Frères et sœurs, la foi des apôtres interroge notre propre foi. En diverses circonstances, les apôtres ont appris à vivre avec Jésus, ils ont accepté de mener cette vie si singulière, cette vie d’itinérance, ils ont accepté d’être pris à parti par les pharisiens, d’être considérés comme des marginaux, des ignorants, ils ont avancé sans comprendre ce qui leur arrivait. Et nous, jusqu’où pourrons-nous aller dans ce chemin de foi, dans l’acceptation de l’imprévu? Comment pourrons-nous tout abandonner dans les mains de Dieu lorsque tout semble perdu, jusqu’au moment où nous aurons à remettre notre existence entre ses mains? Il y a des moments dans la vie où tout peut basculer. Dans l’évangile de saint Jean, le discours sur le pain de vie qui suit la multiplication des pains entraine bien des défections. Nombreux disciples décident de quitter Jésus. En dépit des signes qu’ils ont vus, les paroles de Jésus les ont découragés. Mais à d’autres moments, il y a de si belles confessions de foi. Quand certains quittent Jésus, d’autres le rejoignent…

En regardant ce miracle de la multiplication des pains, nous pouvons dire que l’acte de foi auquel nous sommes appelés repose sur deux choses: d’une part, sur la certitude que la nourriture que Jésus a donné à cette foule appelle, éveille, suscite un autre désir, celui de la seule vraie nourriture qui donne la vie éternelle, Jésus lui-même. D’autre part, qu’à chaque fois que Jésus donne sa vie dans les sacrements, mais aussi en toute rencontre où il se rend présent, c’est déjà la vie éternelle qui est annoncée et qui est commencée. Si nous sommes sur cette terre, c’est pour pouvoir un jour participer au banquet du Royaume avec tous les hommes rassemblés.

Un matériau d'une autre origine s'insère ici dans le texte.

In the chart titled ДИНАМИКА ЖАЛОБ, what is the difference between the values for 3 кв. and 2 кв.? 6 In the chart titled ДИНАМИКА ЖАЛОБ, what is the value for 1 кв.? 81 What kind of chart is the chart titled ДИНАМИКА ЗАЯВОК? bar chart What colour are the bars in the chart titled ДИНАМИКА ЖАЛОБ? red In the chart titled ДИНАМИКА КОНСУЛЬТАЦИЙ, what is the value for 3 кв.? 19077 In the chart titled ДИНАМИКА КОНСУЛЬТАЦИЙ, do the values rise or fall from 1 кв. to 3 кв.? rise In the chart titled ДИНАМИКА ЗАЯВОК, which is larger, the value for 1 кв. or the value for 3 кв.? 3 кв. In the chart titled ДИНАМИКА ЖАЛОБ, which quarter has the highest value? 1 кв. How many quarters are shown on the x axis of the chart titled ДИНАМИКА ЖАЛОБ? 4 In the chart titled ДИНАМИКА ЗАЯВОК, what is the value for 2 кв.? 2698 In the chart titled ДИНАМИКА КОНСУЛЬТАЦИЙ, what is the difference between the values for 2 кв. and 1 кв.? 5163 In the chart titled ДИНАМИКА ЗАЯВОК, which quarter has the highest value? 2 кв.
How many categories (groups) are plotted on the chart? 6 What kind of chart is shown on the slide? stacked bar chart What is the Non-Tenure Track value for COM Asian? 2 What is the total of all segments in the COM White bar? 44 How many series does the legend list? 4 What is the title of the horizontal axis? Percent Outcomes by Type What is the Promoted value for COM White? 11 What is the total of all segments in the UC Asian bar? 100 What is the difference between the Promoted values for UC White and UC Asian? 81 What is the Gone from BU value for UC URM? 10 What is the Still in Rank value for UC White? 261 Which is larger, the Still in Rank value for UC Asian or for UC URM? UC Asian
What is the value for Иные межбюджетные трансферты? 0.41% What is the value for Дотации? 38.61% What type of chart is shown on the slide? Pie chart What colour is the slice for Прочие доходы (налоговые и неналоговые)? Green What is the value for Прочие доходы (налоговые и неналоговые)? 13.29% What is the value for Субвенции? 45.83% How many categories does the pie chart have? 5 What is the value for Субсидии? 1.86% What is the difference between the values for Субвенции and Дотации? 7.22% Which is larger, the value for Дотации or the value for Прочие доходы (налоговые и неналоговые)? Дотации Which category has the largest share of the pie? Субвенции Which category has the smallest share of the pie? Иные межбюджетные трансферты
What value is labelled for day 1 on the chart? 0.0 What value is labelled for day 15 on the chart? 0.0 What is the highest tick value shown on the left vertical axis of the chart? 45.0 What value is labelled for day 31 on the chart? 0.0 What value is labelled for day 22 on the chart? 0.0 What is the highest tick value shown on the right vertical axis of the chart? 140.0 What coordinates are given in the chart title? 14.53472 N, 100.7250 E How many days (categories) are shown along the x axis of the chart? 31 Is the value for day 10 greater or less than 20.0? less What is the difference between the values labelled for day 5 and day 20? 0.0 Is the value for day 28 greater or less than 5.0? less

Jésus nous demande de lui donner les 5 pains et les 2 poissons que nous avons, notre propre participation, pour qu’il puisse, par notre disponibilité et notre générosité, manifester sa bonté, sa tendresse pour tous les hommes. Notre eucharistie ne sera pleinement signifiante que si nous nous laissons appeler et envoyer par le Christ. C’est maintenant qu’il a besoin de nous, c’est notre foi dont il a besoin. Nous ne pourrons participer au banquet de la vie éternelle qu’en nous attachant au Christ à tout instant et en toute circonstance, même si nous passons des ravins de ténèbres. Puisqu’il est fidèle en tout ce qu’il fait, il est proche de tous ceux qui l’invoquent en vérité, nous n’avons rien à craindre. Avec Saint Paul nous croyons que rien, absolument rien, ne pourra nous séparer de l’amour de Dieu révélé en Jésus Christ.

Que cette certitude soit notre force et notre joie.